Ingredients
The following ingredients have 4 Servings
- 500g beef mince
- 3/4 cup (225g) massaman curry paste
- 3/4 cup (45g) fresh breadcrumbs
- 1 egg, lightly beaten
- 1/2 bunch coriander, roots, stems and leaves, chopped
- 2 garlic cloves, crushed
- 2 tbs vegetable oil
- 2 x 400ml cans coconut cream
- 600g root vegetables, cut into 3cm pieces (we used onion, carrot and sweet potato)
- 1/2 cup (75g) roasted nuts (we used cashews and peanuts)
- 1 cinnamon quill
- 2 star anise
- 4 kaffir lime leaves (optional)
- 1 tbs palm or brown sugar
- 250g green vegetables, chopped (we used sugar snap peas and beans)
- 2 tbs fish sauce
- Juice of 1 lime
- Roti & steamed rice, to serve
Instruction
- Combine mince, 2 tbs curry paste, breadcrumbs, egg, coriander and garlic in a bowl and season. With slightly wet hands, roll heaped tablespoons of the mince mixture into balls and chill for 20 minutes to firm.

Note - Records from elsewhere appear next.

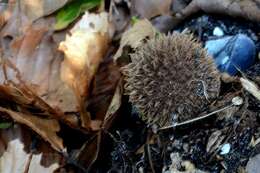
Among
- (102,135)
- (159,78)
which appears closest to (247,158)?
(159,78)

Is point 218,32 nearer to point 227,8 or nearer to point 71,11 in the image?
point 227,8

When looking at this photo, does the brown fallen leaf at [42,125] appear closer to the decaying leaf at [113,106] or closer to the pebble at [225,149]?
the decaying leaf at [113,106]

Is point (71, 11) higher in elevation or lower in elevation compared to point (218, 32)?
higher

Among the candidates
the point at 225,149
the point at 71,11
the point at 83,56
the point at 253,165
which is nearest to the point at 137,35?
the point at 83,56

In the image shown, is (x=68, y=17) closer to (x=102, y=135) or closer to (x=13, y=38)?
(x=13, y=38)

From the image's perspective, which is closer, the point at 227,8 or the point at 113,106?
Answer: the point at 113,106

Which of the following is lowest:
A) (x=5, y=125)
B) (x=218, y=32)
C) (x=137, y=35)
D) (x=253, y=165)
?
(x=253, y=165)

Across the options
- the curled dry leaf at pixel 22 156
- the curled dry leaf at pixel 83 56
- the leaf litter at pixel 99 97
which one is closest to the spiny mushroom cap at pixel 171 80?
the leaf litter at pixel 99 97
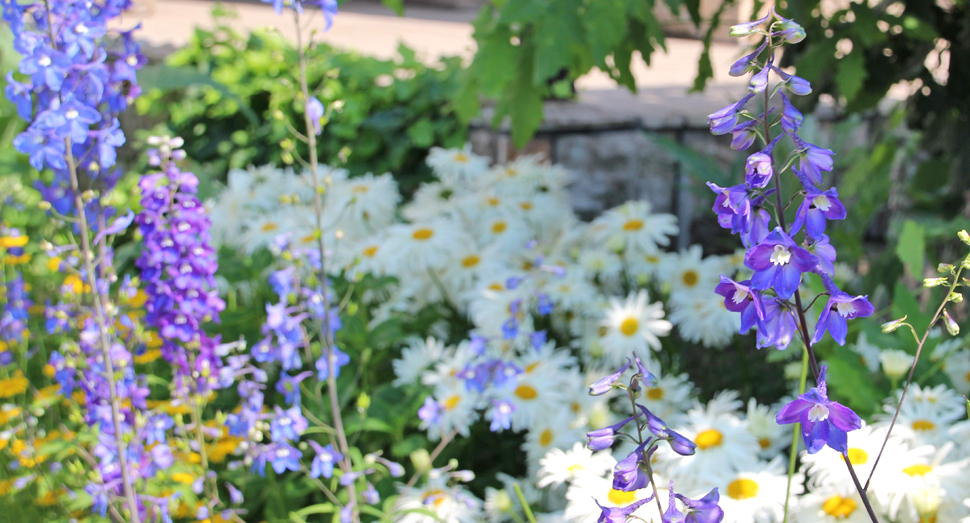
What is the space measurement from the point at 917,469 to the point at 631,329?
0.76 meters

- Heat oil in a large saucepan over high heat. Cook meatballs, in batches, for 4 minutes or until browned all over. Remove and set aside.
- Heat 2 tbs coconut cream in the same saucepan over medium heat. Add remaining 185g curry paste and fry for 2 minutes or until fragrant. Add the root vegetables and fry until well coated. Pour in the remaining coconut cream, then fill 1 can with water and add to the pan. Add half the nuts, cinnamon, star anise, lime leaves (if using) and sugar. Bring to a simmer, cover with a lid, and cook, stirring occasionally, over medium-low heat for 15 minutes or until root vegetables are just tender.
- Remove lid, add meatballs and green vegetables, and return to the boil. Cook for 4 minutes, remove from the heat and stir through fish sauce and lime juice. Scatter curry with remaining nuts. Serve with roti and steamed rice alongside.